> **What you need to do**: Leave the images out. Give every line below again, precisely.

> **Available data**:

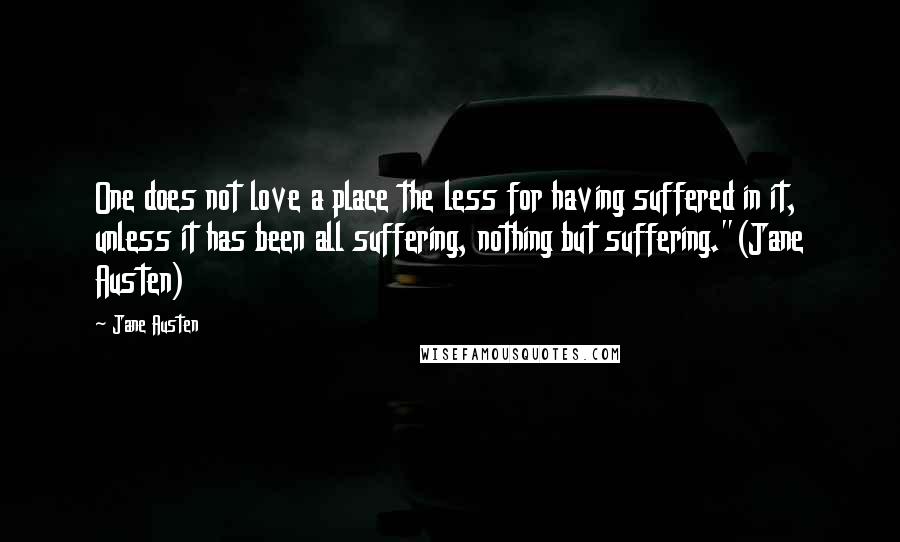 Jane Austen Quotes: One does not love a place the less for having suffered in it, unless it has been all suffering, nothing but suffering."(Jane Austen)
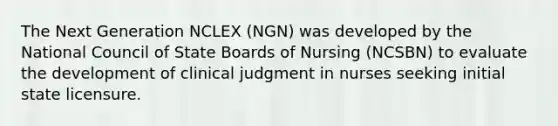 The Next Generation NCLEX (NGN) was developed by the National Council of State Boards of Nursing (NCSBN) to evaluate the development of clinical judgment in nurses seeking initial state licensure.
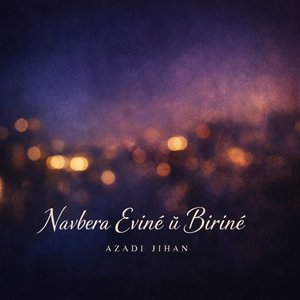 Navê Te Li Dilê Min E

> **Answer to this exercise**:
 Jane Austen Quotes: One does not love a place the less for having suffered in it, unless it has been all suffering, nothing but suffering."(Jane Austen)
 The Next Generation NCLEX (NGN) was developed by the National Council of State Boards of Nursing (NCSBN) to evaluate the development of clinical judgment in nurses seeking initial state licensure.
 Navê Te Li Dilê Min E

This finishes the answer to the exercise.